O. C. (5 months ago)
The clock is stunning, you should absolutely not miss visiting it when in Prague. I also loved the atmosphere created by it, even if some might complain that is crowded because a lot of people will gather to see "The Walk of the Apostles" I think it just adds to it's charm and makes it a really special event to be there and admire its beauty and sanctity. It's the oldest astronomical clock still in function and you can enjoy viewing it while savouring a local beer in the pubs and restaurants located near by.
Moniruzzaman Tuhin (6 months ago)
This review is only for the workers here, as I couldn't go up to the tower. People so, so rude. There was a system error so you could only buy with cash. They clearly told me there was no problem at all with cash. So I go to withdraw cash to the bank (not a single one close) and when I came back, another worker told me that that was false, I can't buy with cash now. What happened between those exact 20 minutes? Who knows. Maybe they didn't feel like working at all and wanted to go home early (this was 17:30 by the way). Not a single sorry for lying to your face. Nothing. Just a "fork you", we don't care. Update: up to 3 stars, because the views deserve better rating, the rest still applies. It's perfect at sunset, so you can view the area by day and night if you wait. The rooftops at sunset are great to look at. But you get pretty much the same (plus the bridge itself) views facing the Castle from Charles Bridge and surroundings. You don't gain anything extra from the height though.
Pauline Crisostomo (6 months ago)

▶ _Material provided_:
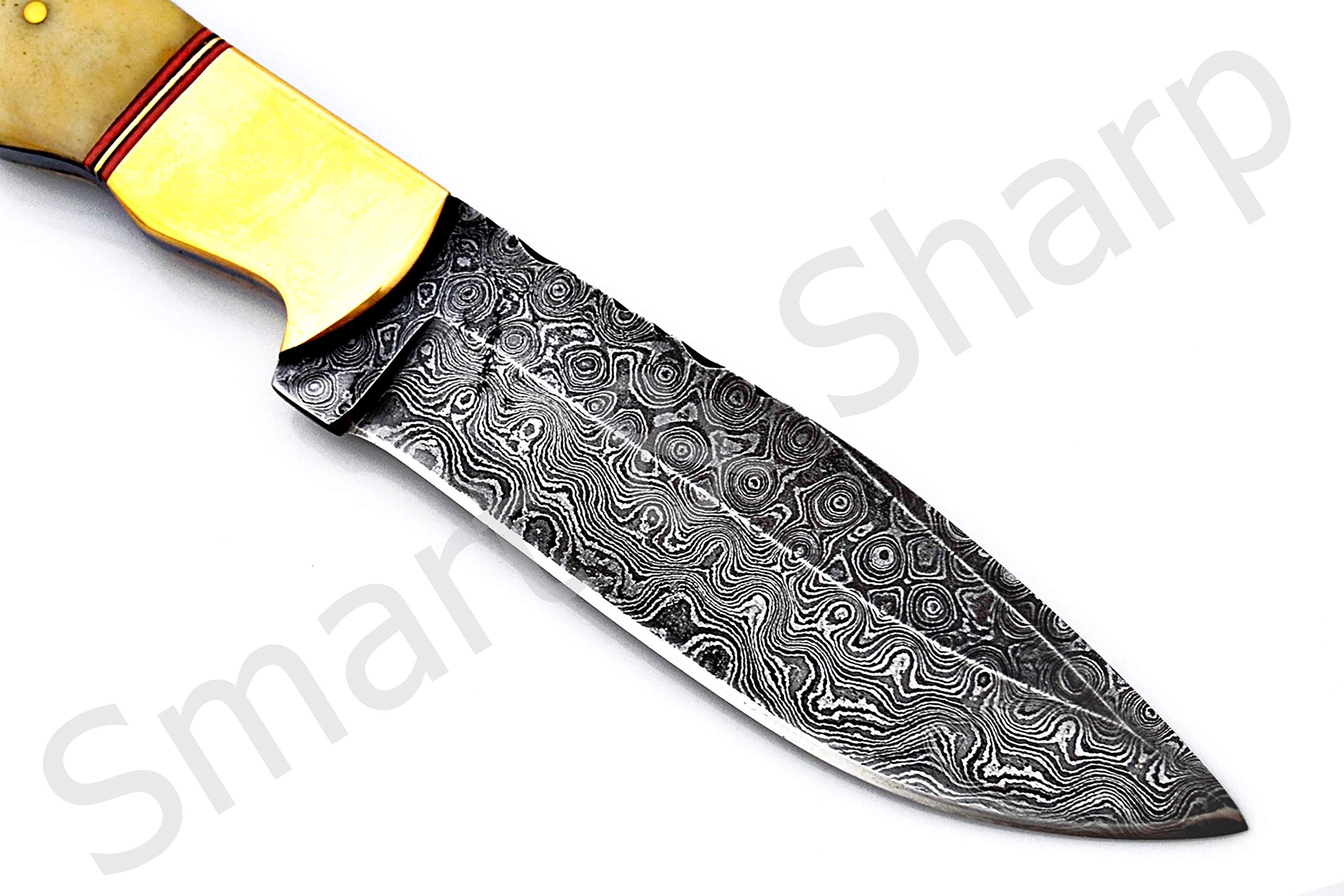 Smart & Sharp Custom Handmade Damascus Steel Hunting Knife/Skinning Knife AA-17285 (Natural Bone)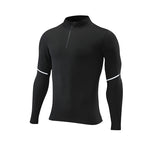 Men's 1/4 Zip Compression Long Sleeve Shirt | Quick Dry Moisture Wicking Athletic Top for Running, Gym, Cycling & Training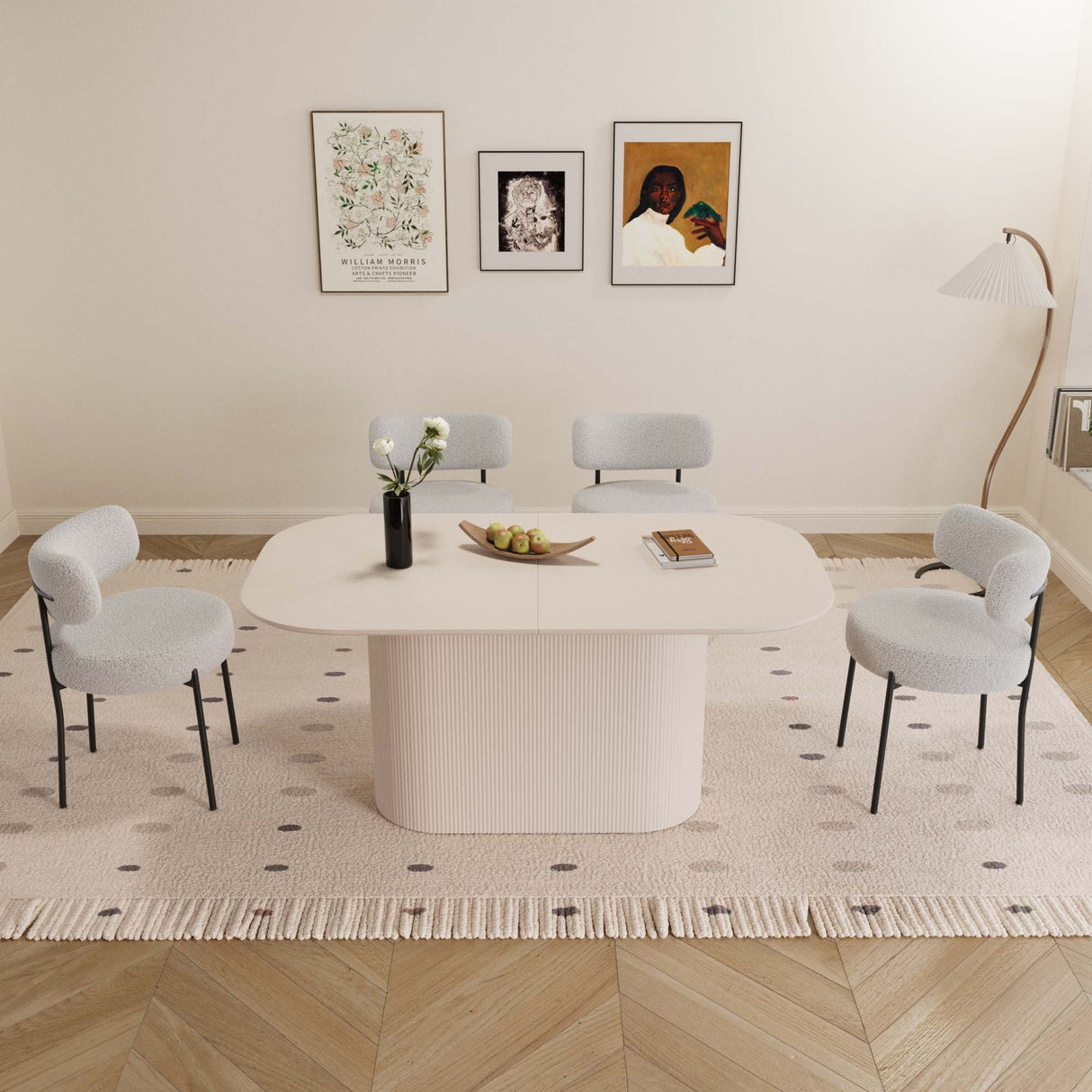 Mesa de comedor de MDF de 16 m, estilo medieval moderno color crema, y 4 juegos de sillas circulares sin brazos con cojines. Conjunto de mesa y sillas de comedor con patas de metal negro, ideal para el hogar y la cocina.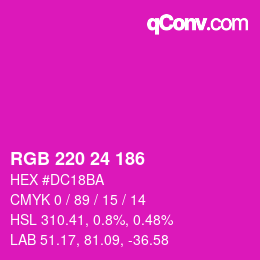 カラーコード: RGB 220 24 186 | qconv.com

▶ _To do_:
A) Give the name of each reviewer in the Prague reviews text.
B) Translate this sentence from the Prague reviews text into Spanish: "The rooftops at sunset are great to look at."

▶ _Answers to the exercises_:
A)
O. C.
Moniruzzaman Tuhin
Pauline Crisostomo

B) Es genial contemplar los tejados al atardecer.